--- WHAT YOU ARE ASKED TO DO ---
Transcribe, word for word, all of the entries below, and exclude any pictures from the copy.

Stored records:
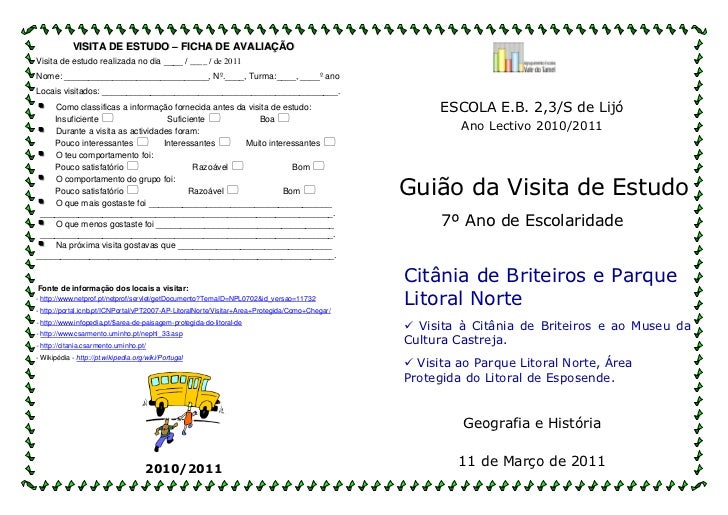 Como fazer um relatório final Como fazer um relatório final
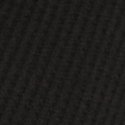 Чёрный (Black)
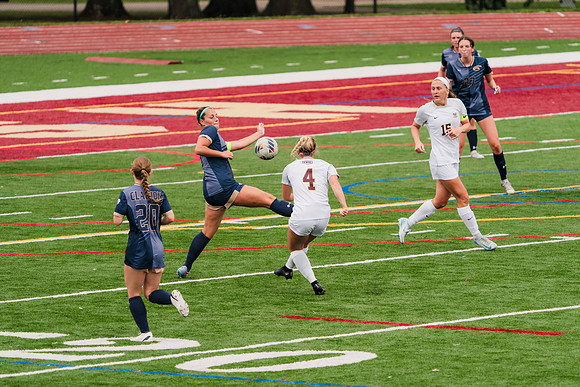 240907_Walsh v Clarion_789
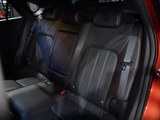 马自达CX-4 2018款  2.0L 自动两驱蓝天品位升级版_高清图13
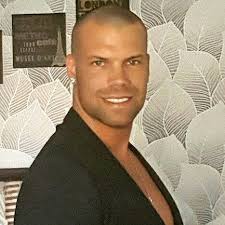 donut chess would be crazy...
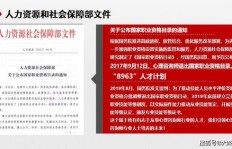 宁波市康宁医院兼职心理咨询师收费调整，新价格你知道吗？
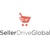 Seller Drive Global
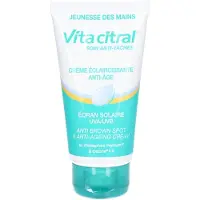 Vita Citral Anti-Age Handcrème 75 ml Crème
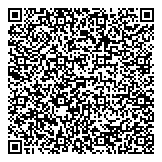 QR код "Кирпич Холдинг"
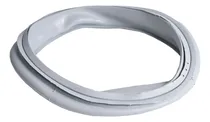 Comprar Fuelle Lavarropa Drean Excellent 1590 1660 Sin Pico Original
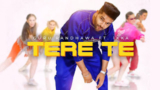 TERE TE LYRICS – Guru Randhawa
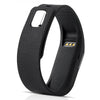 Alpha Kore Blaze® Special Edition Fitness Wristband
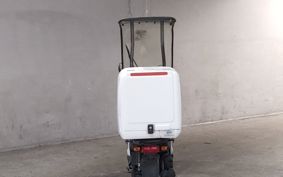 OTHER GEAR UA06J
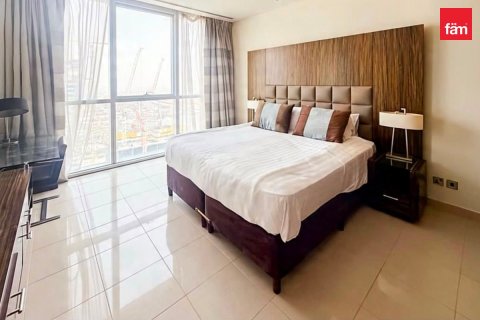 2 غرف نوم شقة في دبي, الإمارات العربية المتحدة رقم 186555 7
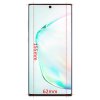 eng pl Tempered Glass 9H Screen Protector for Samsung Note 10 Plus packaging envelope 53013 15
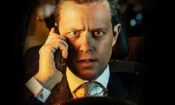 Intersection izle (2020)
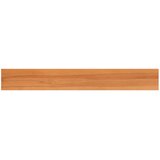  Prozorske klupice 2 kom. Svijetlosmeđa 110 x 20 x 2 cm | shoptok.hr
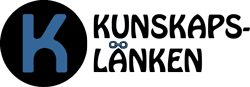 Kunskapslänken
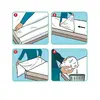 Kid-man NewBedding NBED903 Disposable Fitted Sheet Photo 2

--- PROBLEM SOLUTION ---
 Como fazer um relatório final Como fazer um relatório final
 Чёрный (Black)
 240907_Walsh v Clarion_789
 马自达CX-4 2018款  2.0L 自动两驱蓝天品位升级版_高清图13
 donut chess would be crazy...
 宁波市康宁医院兼职心理咨询师收费调整，新价格你知道吗？
 Seller Drive Global
 Vita Citral Anti-Age Handcrème 75 ml Crème
 QR код "Кирпич Холдинг"
 Comprar Fuelle Lavarropa Drean Excellent 1590 1660 Sin Pico Original
 TERE TE LYRICS – Guru Randhawa
 Alpha Kore Blaze® Special Edition Fitness Wristband
 OTHER GEAR UA06J
 2 غرف نوم شقة في دبي, الإمارات العربية المتحدة رقم 186555 7
 eng pl Tempered Glass 9H Screen Protector for Samsung Note 10 Plus packaging envelope 53013 15
 Intersection izle (2020)
  Prozorske klupice 2 kom. Svijetlosmeđa 110 x 20 x 2 cm | shoptok.hr
 Kunskapslänken
 Kid-man NewBedding NBED903 Disposable Fitted Sheet Photo 2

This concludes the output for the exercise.